Insightful observations were made during the second session on the subject: “From Economic to Political Crises in Latin America: Implications for the Democracy”. Kai Lehman of the University of São Paulo noted that at present, Venezuela stands before three, interconnected crises: an economic one, a social and humanitarian one (collapse of public health and immigration), and a political one. However, he pointed out that the priority of the international community should be the humanitarian crisis since, at the moment, a class conflict seems inevitable for the country.

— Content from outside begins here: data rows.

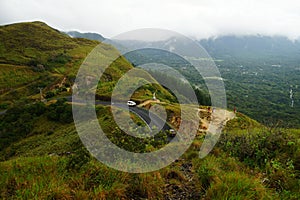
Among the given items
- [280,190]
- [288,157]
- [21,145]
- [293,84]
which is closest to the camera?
[280,190]

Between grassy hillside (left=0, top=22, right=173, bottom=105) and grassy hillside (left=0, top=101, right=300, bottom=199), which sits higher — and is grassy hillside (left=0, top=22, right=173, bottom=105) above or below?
below

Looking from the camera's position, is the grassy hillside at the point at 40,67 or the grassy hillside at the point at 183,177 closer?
the grassy hillside at the point at 183,177

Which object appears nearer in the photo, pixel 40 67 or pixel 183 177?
pixel 183 177

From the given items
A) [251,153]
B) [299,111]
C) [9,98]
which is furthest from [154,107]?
[299,111]

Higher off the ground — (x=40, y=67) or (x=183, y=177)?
(x=183, y=177)

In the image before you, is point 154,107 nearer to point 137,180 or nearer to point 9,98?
point 137,180

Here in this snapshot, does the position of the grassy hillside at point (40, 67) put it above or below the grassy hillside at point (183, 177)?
below

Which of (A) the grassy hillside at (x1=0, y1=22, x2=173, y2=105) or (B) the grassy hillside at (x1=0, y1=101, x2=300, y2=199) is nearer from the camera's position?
(B) the grassy hillside at (x1=0, y1=101, x2=300, y2=199)

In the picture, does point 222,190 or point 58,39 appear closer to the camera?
point 222,190

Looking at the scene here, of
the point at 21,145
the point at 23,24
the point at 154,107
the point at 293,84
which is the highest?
the point at 23,24

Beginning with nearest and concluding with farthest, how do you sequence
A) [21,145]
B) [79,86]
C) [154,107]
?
[21,145] < [154,107] < [79,86]

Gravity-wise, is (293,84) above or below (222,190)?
below

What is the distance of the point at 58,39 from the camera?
4190 inches

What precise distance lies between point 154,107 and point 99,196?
28.8 metres
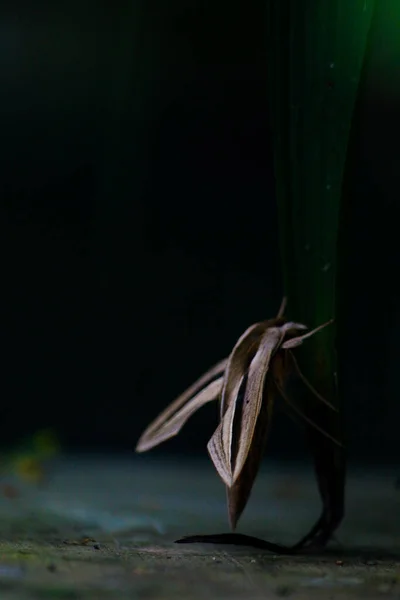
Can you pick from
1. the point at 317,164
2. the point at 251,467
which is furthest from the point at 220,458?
the point at 317,164

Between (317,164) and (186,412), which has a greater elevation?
(317,164)

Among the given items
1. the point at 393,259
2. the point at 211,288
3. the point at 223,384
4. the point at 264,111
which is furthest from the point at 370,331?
the point at 223,384

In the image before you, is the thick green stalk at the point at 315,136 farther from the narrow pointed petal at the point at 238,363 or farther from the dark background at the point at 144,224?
the dark background at the point at 144,224

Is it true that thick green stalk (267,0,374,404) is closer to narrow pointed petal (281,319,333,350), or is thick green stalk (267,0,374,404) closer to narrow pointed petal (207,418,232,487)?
narrow pointed petal (281,319,333,350)

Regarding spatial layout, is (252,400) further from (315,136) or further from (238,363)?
(315,136)

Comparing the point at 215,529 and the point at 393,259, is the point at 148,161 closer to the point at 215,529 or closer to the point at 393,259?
the point at 393,259

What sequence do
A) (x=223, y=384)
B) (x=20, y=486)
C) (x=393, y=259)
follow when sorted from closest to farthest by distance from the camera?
(x=223, y=384), (x=20, y=486), (x=393, y=259)
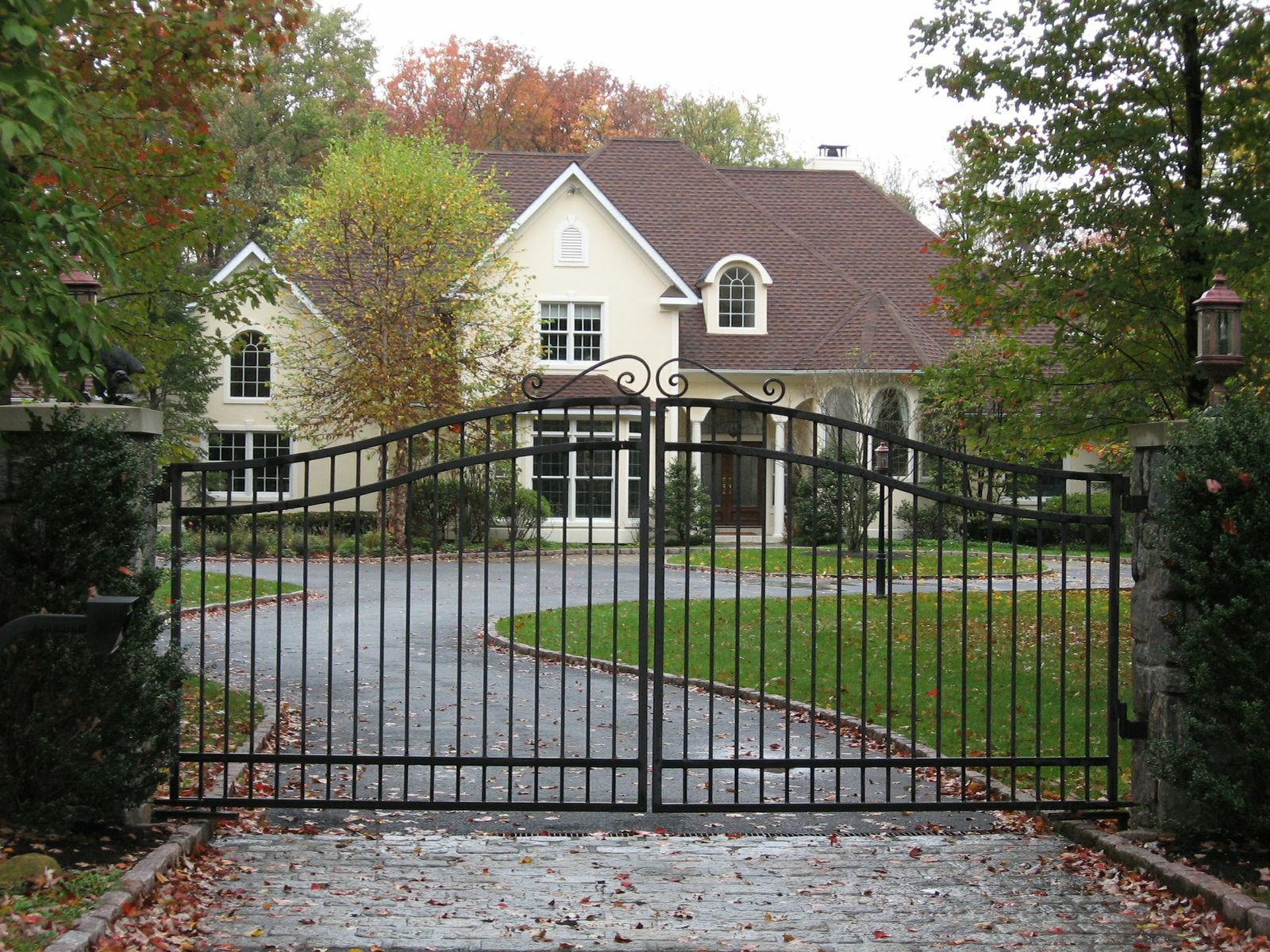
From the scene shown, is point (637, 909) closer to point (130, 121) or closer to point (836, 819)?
point (836, 819)

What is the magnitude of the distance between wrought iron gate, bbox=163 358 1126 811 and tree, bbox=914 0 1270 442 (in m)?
1.37

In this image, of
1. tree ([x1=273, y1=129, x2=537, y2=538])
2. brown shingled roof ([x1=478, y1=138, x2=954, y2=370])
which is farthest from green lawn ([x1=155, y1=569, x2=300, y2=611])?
brown shingled roof ([x1=478, y1=138, x2=954, y2=370])

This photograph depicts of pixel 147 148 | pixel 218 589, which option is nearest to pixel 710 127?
pixel 218 589

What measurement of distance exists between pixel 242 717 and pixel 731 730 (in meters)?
3.61

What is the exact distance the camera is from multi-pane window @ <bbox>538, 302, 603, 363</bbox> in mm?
29094

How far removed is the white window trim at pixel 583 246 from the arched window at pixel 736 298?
3279 mm

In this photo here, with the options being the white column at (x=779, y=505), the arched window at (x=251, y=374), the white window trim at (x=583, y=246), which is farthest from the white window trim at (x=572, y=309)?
the arched window at (x=251, y=374)

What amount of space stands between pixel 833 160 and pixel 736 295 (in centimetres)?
885

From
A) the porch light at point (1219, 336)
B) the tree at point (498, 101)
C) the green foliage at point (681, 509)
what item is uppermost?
the tree at point (498, 101)

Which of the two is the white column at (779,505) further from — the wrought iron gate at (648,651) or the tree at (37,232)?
the tree at (37,232)

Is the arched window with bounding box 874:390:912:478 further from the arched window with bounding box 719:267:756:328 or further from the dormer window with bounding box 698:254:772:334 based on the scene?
the arched window with bounding box 719:267:756:328

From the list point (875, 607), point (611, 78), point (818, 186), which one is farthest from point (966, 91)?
point (611, 78)

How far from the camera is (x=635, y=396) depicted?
706 cm

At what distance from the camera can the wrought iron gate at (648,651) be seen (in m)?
6.87
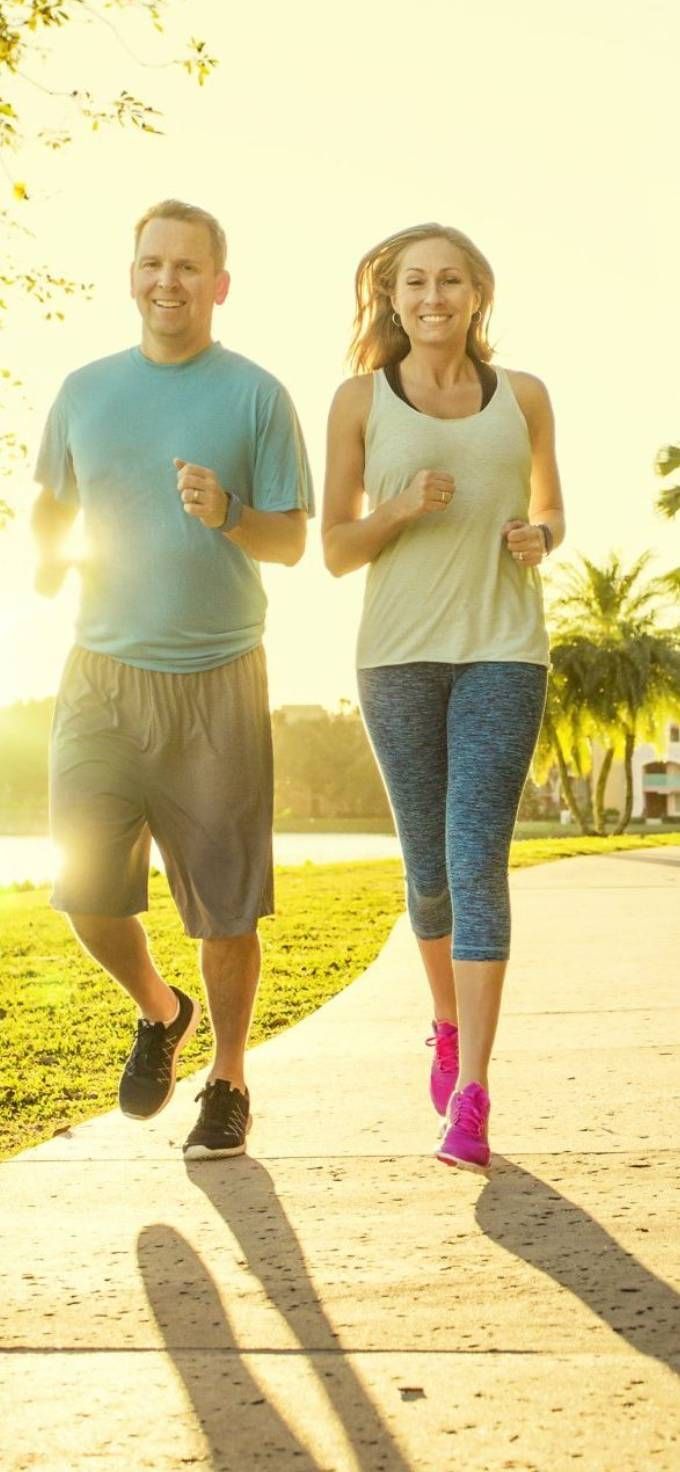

Specifically, for Brazil, Bettina Guilherme from IRELAC said: “The crisis in Brazil is due to the greediness, the corruption, the imbalances of the political forces and the power abuse of the judicial system”. Andrea Hoffmann from the Pontifical Catholic University of Rio de Janeiro described the series of political and social overthrows during the last years in Brazil that led to the ascending of Temer’s and Bolsonaro’s governments.
Olivier Dabène from the Institut d’ Etudes Politiques, Science Po, referring to the challenges that democracy faces in modern Latin America, argued that the region may be going through the most democratic period in its history but it still needs to work on safeguarding more effectively the representative and participatory democracy.
Opening the roundtable discussion on: “Assessing the results of the European Elections: The way forward for European Integration and Democracy”, Stephany Griffith Jones from Columbia University and IRELAC, focused on the EU’s need to build a new vision that will not only gather all the democratic forces but will also create new institutions and policies. In this context, Professor. Jones noted that we should all reconsider and rethink the fiscal and development policies as well as the “tools” regulating the global financial system.
From his side, Christian Ghymers, president of IRELAC, noted that neo-liberal policies should be redefined alongside with the way that problems are being encountered, suggesting that there is a need for international consent in order for collective problems, such as the imbalances of the international monetary system to be solved.
Evaluating the results of the European elections, George Pagoulatos, Vice President of ELIAMEP and Professor at the Athens University of Economics and Business, estimated that “the result of the European elections was not so much in favor of the Eurosceptic forces after all, as many assumed”. He also stressed out that the EU is governed by grand coalitions, something that favors wider consent but makes the decision taking process and the faster promotion of policies more difficult.
Commenting on the EU’s political scenery, Loukas Tsoukalis, President of ELIAMEP and Professor at SciencePo, noted that despite the Cassandras, the EU survived from both the economic and the migration crisis while Brexit and the policies adopted by the Trump administration had a unifying effect for the EU.
Analysing the results of the recent European elections- which he identified as the most “European elections” of the last 20 years in the EU- Professor. Tsoukalis evaluated as positive the limited increase in the populists’ and far right’s vote share as well as the concurrent increase of the vote share of the “Greens” a tendency that according to his estimations will continue. Nevertheless, he warned that in order to halt the populist wave it is necessary to deal with the real problems that populists brig forward in their agenda and for which they usually propose easy, non-realistic solutions.